Le numérique ou l’illusion de la dématérialisation
"Les technologies digitales mobilisent aujourd’hui 10% de l’électricité produite dans le monde et rejettent près de 4% des émissions globales de CO2, soit le double du secteur civil aérien mondial." S’il était un État, le numérique serait le quatrième plus gros consommateur d’électricité. Le décor est posé. Mais quelle est la réalité concrète qui se cache derrière ces chiffres que plus personne ne comprend vraiment ?
Envers du décor
De la ville de Masdar à Abou Dhabi, star des smart cities, pionnière du numérique au service de l’écologie, aux rives du fleuve Luleå qui alimente en énergie les datacenters délocalisés en Laponie, en passant par les mines de graphite à Mashan, en Chine, ou les couloirs de l’administration estonienne, État qui a fait le pari du tout digital : cette investigation explore les arcanes du numérique et met en lumière l’impact énergétique, les enjeux économiques et les conflits géopolitiques qui sous-tendent l’évolution vers un monde tout connecté.
Sac à dos
Le paradoxe entre un monde dématérialisé et l’augmentation physique d’infrastructures pour soutenir cette virtualité grandissante apparaît au grand jour. La matérialité prend de nombreuses formes : smartphones, tablettes, ordinateurs, robots et tout autre objet connecté qui émet et reçoit les données, puces électroniques, centres de stockage de données, routeurs, serveurs, antennes, câbles marins et satellites, mais également tout un réseau d’énergie qui permet le fonctionnement de ces infrastructures. Le "sac à dos écologique" du numérique s’avère plus lourd encore que ce qu’on pouvait imaginer. Au bilan carbone s’ajoute un "bilan ressources" jusqu’ici déconsidéré.

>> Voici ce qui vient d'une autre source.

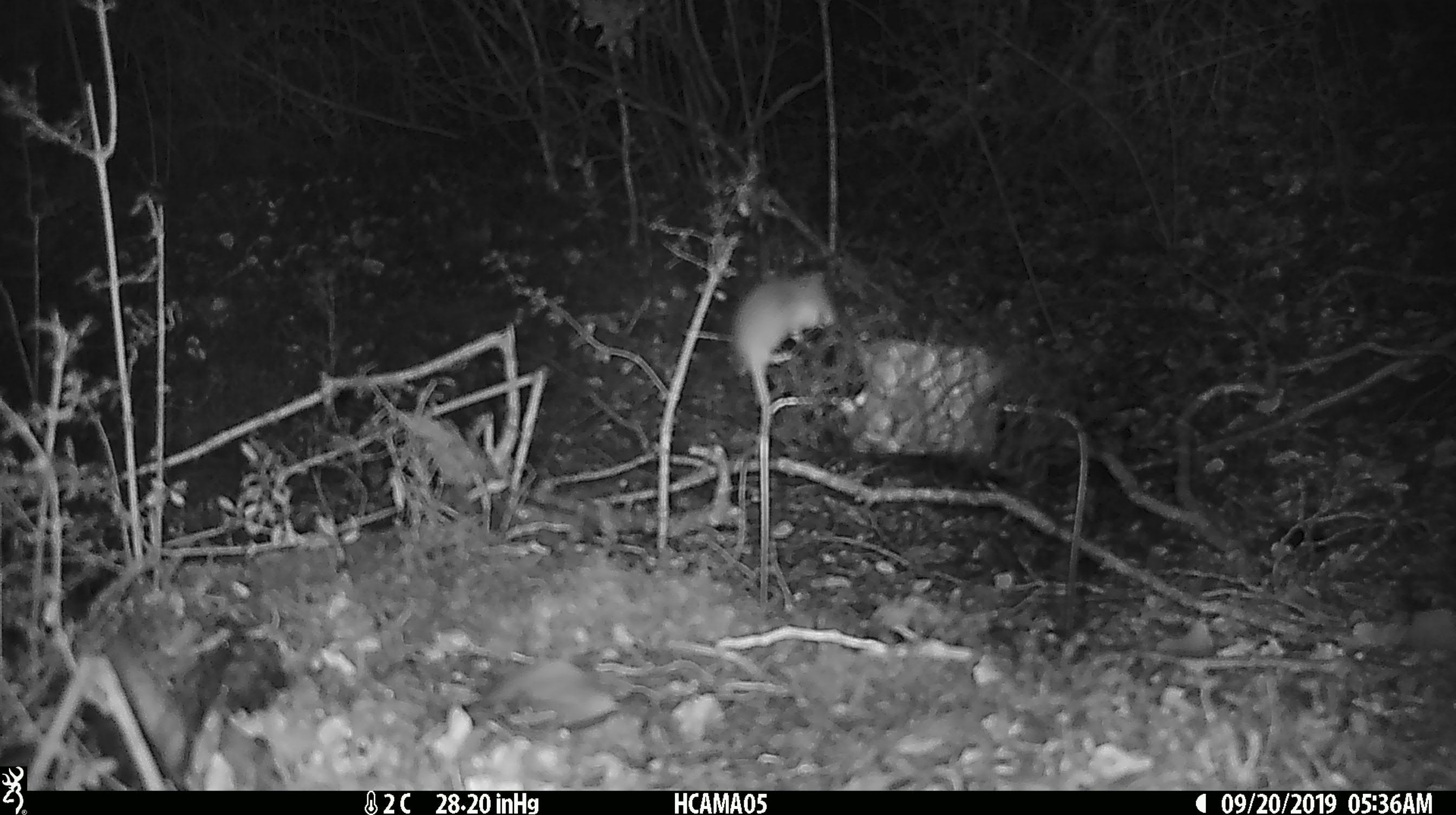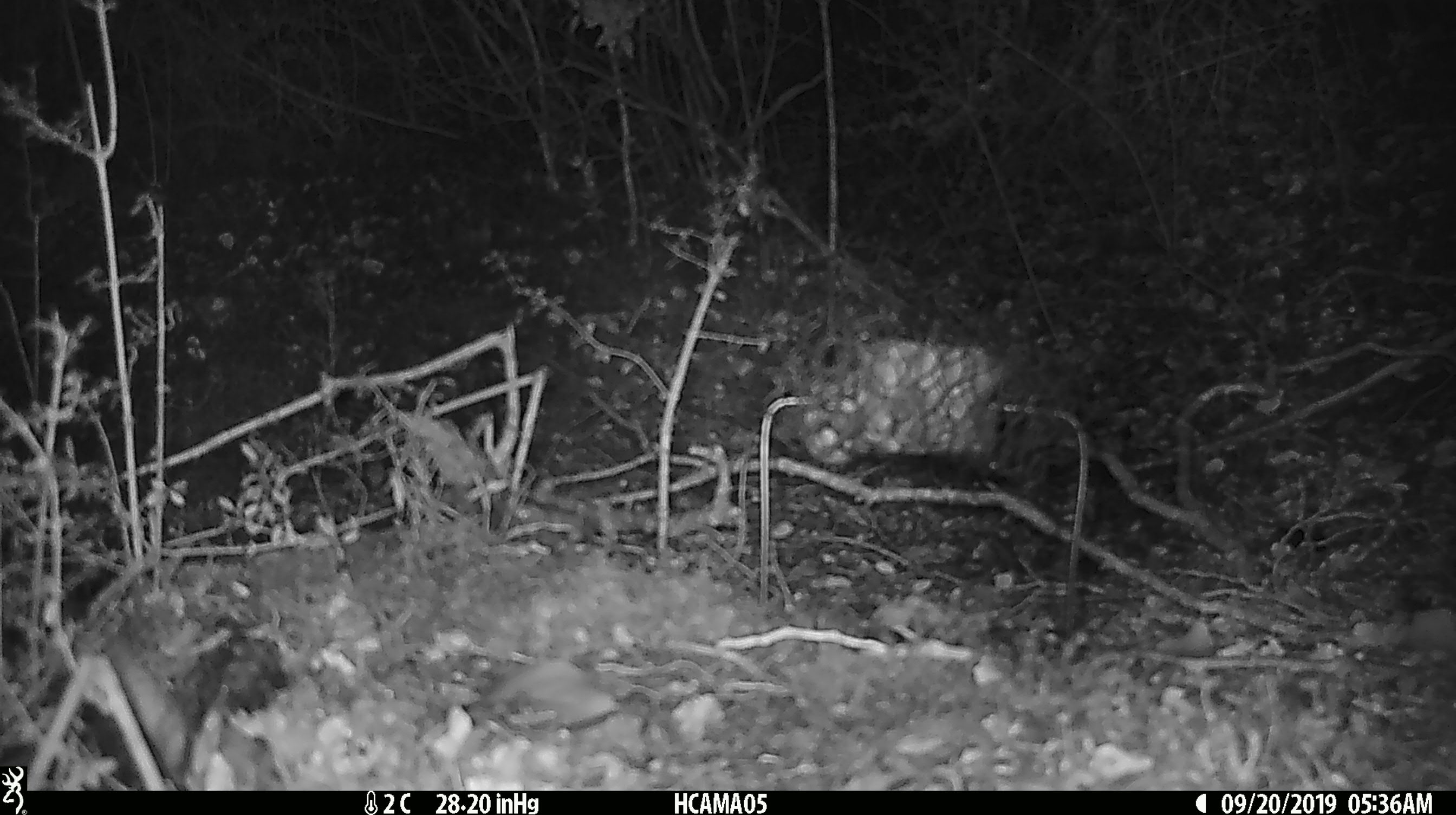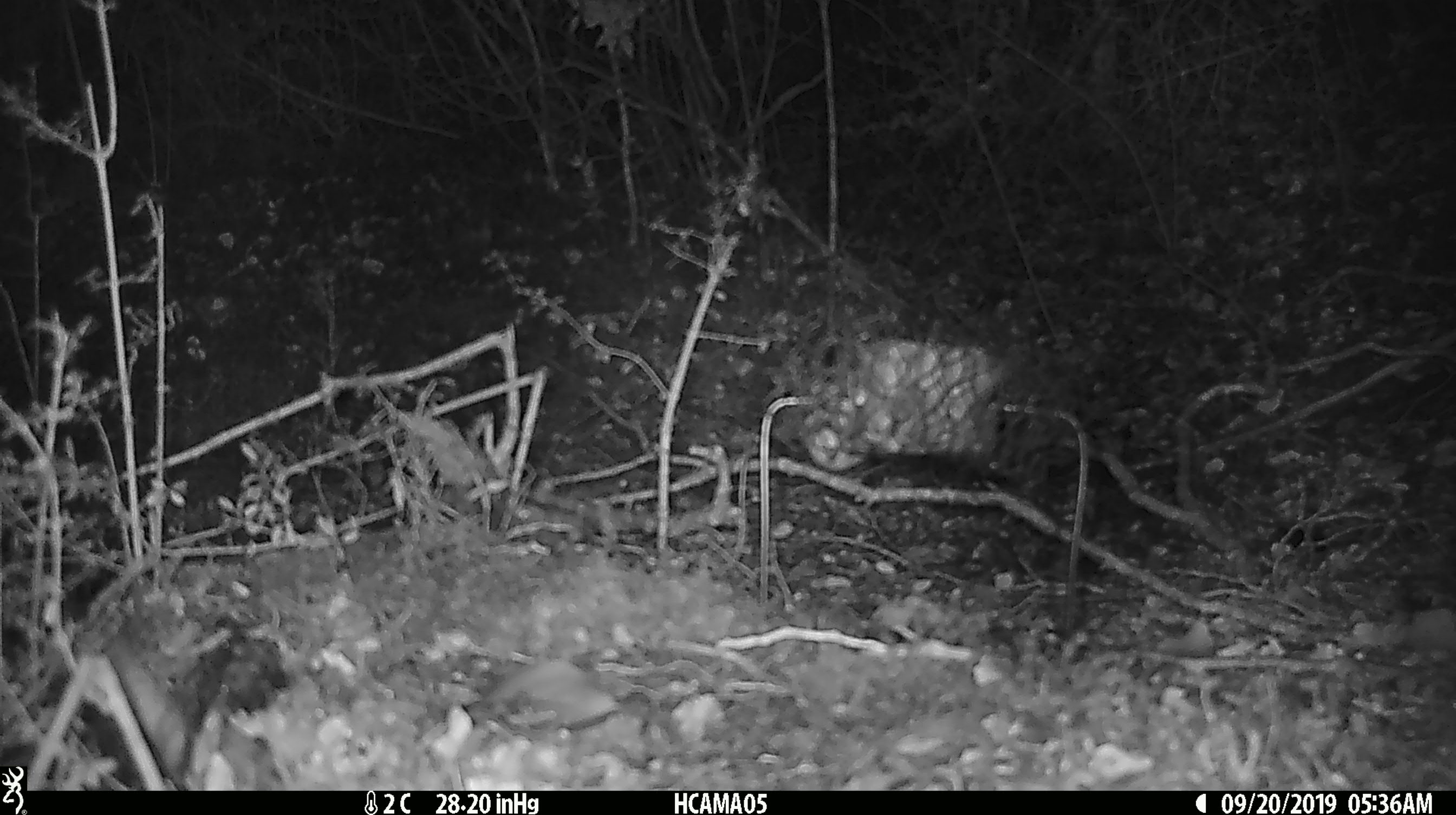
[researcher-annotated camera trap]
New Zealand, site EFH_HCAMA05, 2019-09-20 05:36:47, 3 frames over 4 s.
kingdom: Animalia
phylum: Chordata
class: Mammalia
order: Rodentia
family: Muridae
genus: Mus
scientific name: Mus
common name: mouse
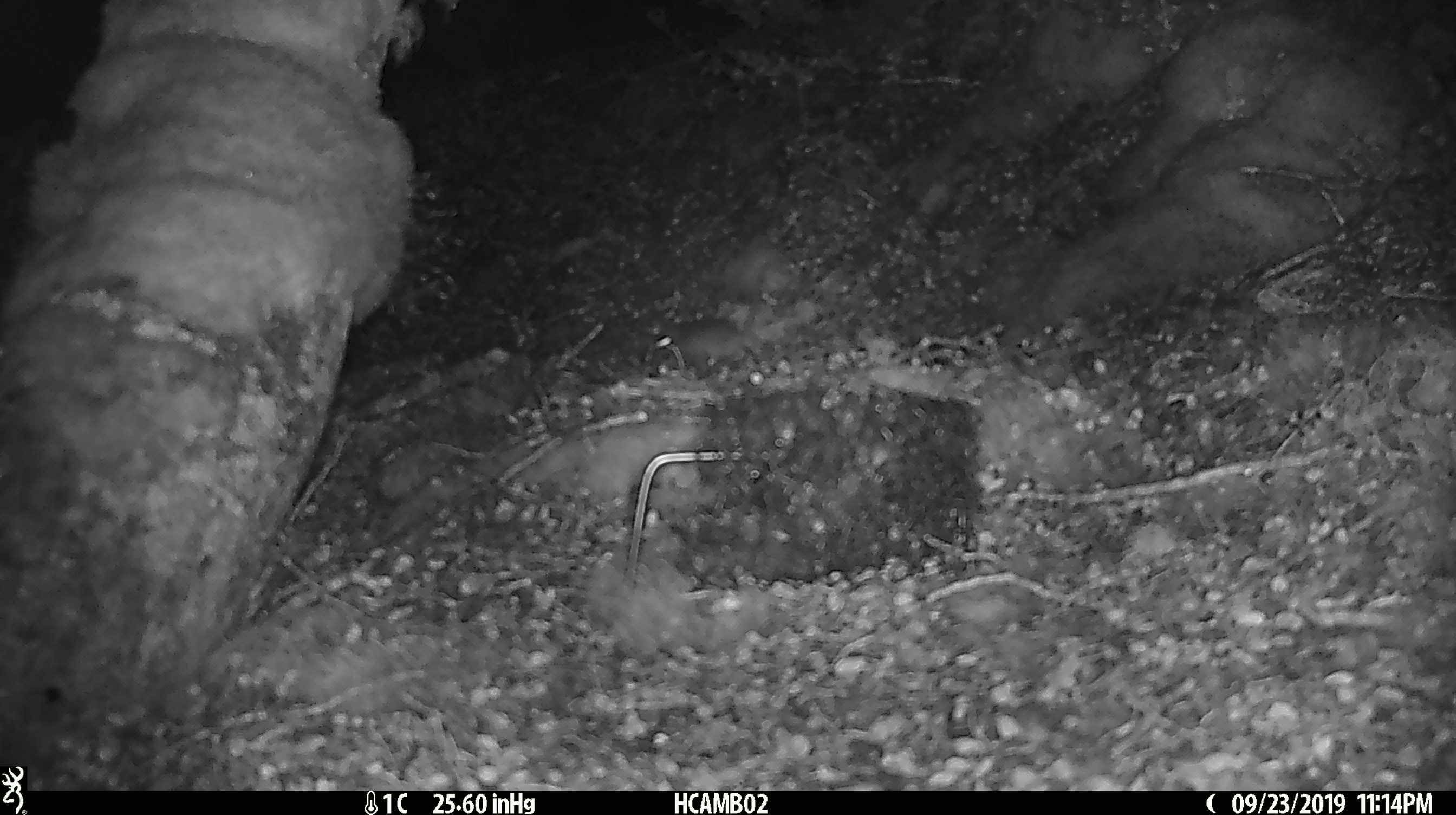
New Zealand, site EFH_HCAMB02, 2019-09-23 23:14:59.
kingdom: Animalia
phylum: Chordata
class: Mammalia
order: Rodentia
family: Muridae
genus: Mus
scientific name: Mus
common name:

Fuite en avant… et pas vers le haut
"À nous engager, tête baissée, dans un monde prétendument éthéré et libre de tout carcan physique, nous fuyons cette évidence qui, inéluctablement, nous rattrape : un monde dématérialisé sera un monde toujours plus matérialiste", interpelle Guillaume Pitron. La fuite par le haut, à savoir le recours à l’innovation technologique et l’intelligence artificielle pour contrôler l’impact humain sur l’environnement, est également déboulonnée. La consommation énergétique et de ressources nécessaires à la mise en place, au maintien et à l’entretien d’un univers tout numérique est exponentielle, et prétendre réguler la pollution humaine par ce moyen est autant un mirage que l’idée d’une "ville verte" en plein désert…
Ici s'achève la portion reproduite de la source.